Planned Giving

Leaving a Lasting Legacy Through Planned Giving
Planned Giving Secures the Future of Our Catholic School

Why Planned Giving Matters
Your support ensures the long-term stability of Wildwood Catholic Academy, allowing us to continue providing a faith-centered education for future generations.
 
How You Can Make a Lasting Impact
Including Wildwood Catholic Academy in your estate or tax planning is a meaningful way to support our mission. Planned giving options include:
 
  • Bequests: Designate a portion of your estate to fund scholarships, campus improvements, or other areas meaningful to you. Bequests, made through a will or living trust, are the most popular type of planned gift—they’re simple to set up and cost nothing during your lifetime.
  • Gifts of Appreciated Securities: Donating long-term appreciated stocks or securities allows you to support the school while receiving a charitable income tax deduction and avoiding capital gains taxes. The school will sell the securities and apply the proceeds according to your wishes.

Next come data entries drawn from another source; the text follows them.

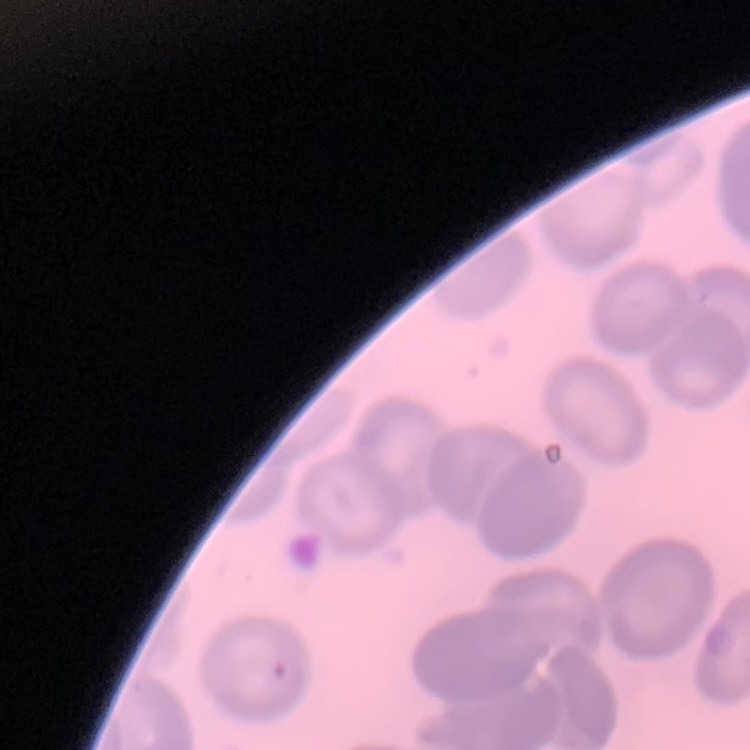

Summary:
  - Red blood cell morphology: no rouleaux formation
  - Stain: Field's or Giemsa
  - Preparation: thin blood film
  - Image type: one tile cut from a larger photomicrograph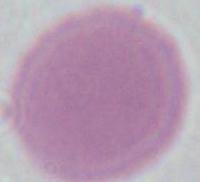
Photomicrograph. An erythrocyte is shown. 1000x magnification.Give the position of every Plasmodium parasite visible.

  • Life Insurance, Annuities, or Retirement Plans: Naming Wildwood Catholic Academy as a beneficiary of a life insurance policy, annuity, or retirement account may offer tax advantages while ensuring the school benefits from your generosity. These assets are often excluded from estate taxes when given to charity.
 
Consult Your Legal or Financial Advisor
Please speak with your attorney or financial advisor to ensure your planned gift is structured appropriately and aligns with your estate or tax planning goals.
 
Join Others Who Have Made a Difference
We are deeply grateful to the late Regina L. Williams (Jeanne), whose extraordinary estate gift to Wildwood Catholic Academy left a legacy of faith and learning that will benefit students for generations to come. Her generosity helped establish a foundation for scholarship support that continues to open doors for students every year.